Posted by: Ms. Matson | June 25, 2010

This World We Live In

This World We Live In
Susan Beth Pfeffer
Boston: Hartcourt, 2010
Genre: Post-apocalyptic young adult fiction
Interest level: Age 12+
AR level: 4.2

This World We Live In is the sequel to Life As We Knew It and The Dead and the Gone, companion novels in which the moon is hit by an asteroid, changing its orbit and wreaking havoc on Earth’s climate and weather. The first novel describes how the disaster affects Miranda and her family in small-town Pennsylvania, and the second focuses on Alex and his family in New York City.
Summary from Amazon:

“It’s been a year since a meteor collided with the moon, catastrophically altering the earth’s climate. For Miranda Evans, life as she knew it no longer exists. Her friends and neighbors are dead, the landscape is frozen, and food is increasingly scarce.
The struggle to survive intensifies when Miranda’s father and stepmother arrive with a baby and three strangers in tow. One of the newcomers is Alex Morales, and as Miranda’s complicated feelings for him turn to love, his plans for his future thwart their relationship. Then a devastating tornado hits the town of Howell, and Miranda makes a decision that will change their lives forever.”

Having loved the first two books, I was looking forward to reading This World We Live In. However, I found it much less compelling. Miranda and Alex, as well as the other characters, both experienced tremendous growth as people in their individual stories, and their characters were fleshed out and well-rounded. I found them rather stagnant in This World. While it seemed to focus more on the character’s relationships rather than survival or events, This World We Live In had less character development. Miranda comes across as whiny and Alex is stubborn and cold.

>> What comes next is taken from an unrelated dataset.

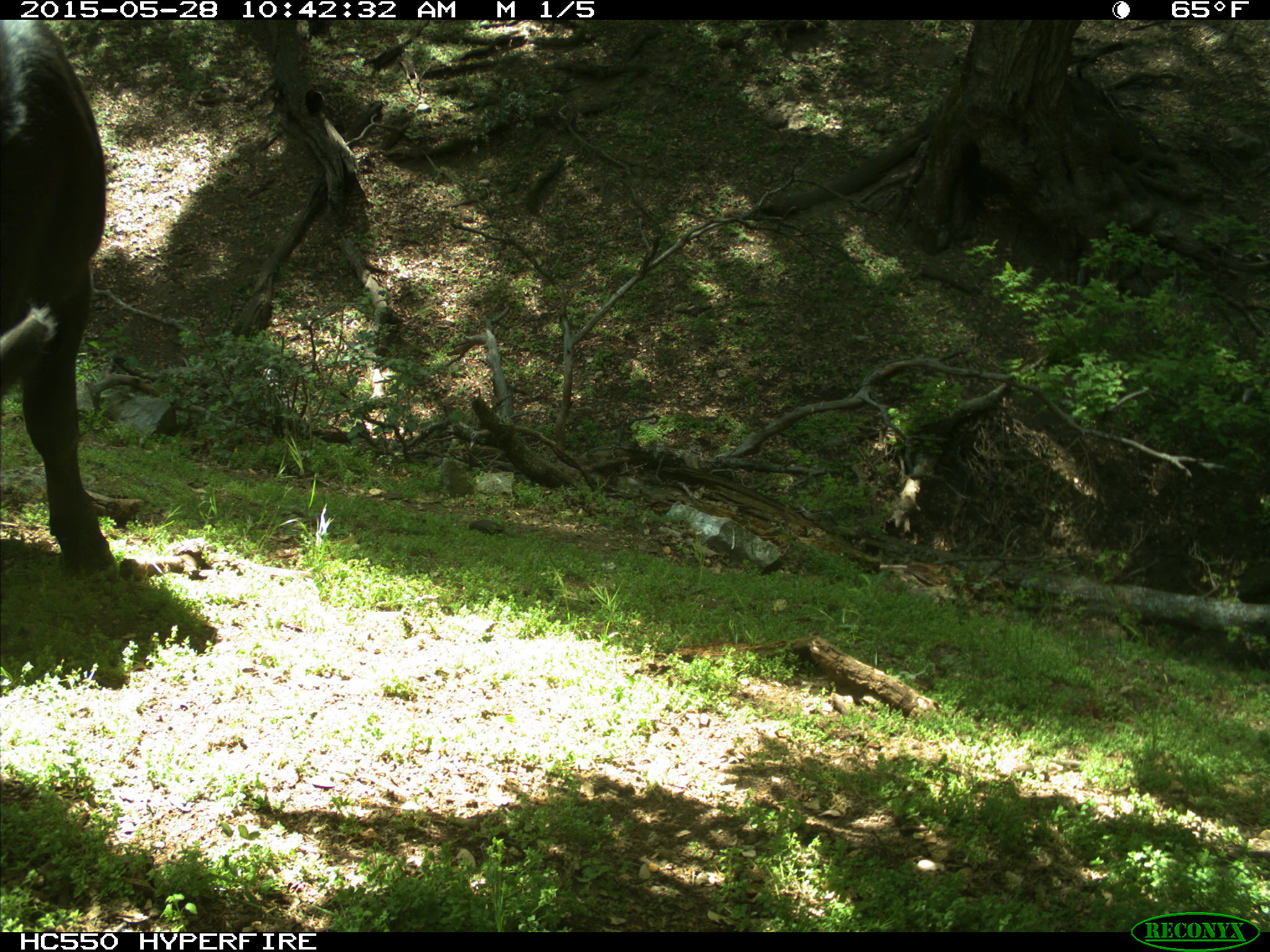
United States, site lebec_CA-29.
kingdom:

The romance between the two felt completely contrived and misplaced. The initial development from their meeting was fine, but without really seeing any strong signs of interest, they’re suddenly kissing passionately and frequently and declaring their love for each other. I never really saw a compelling reason for them to be together, other than they were close in age, and, as Miranda put it, Alex was the “Last Living Boy in America.”

The new characters felt extraneous and unnecessary for the story.

I was not happy with the ending. [Spoilers ahead…..] Only one character from The Dead and the Gone survives, and none of the Pennsylvania family dies. This is a bit unbalanced. I know the author has said she enjoys writing about the trials and tribulations and only giving some hope at the end, but I really wanted some kind of resolution to the global problem. Is this a functional world? Because canned food only lasts for so long.

I highly recommend Life As We Knew It and The Dead and the Gone, but This World We Live In is skippable.

I’m counting this book toward the TwentyTen reading challenge under newly published in 2010.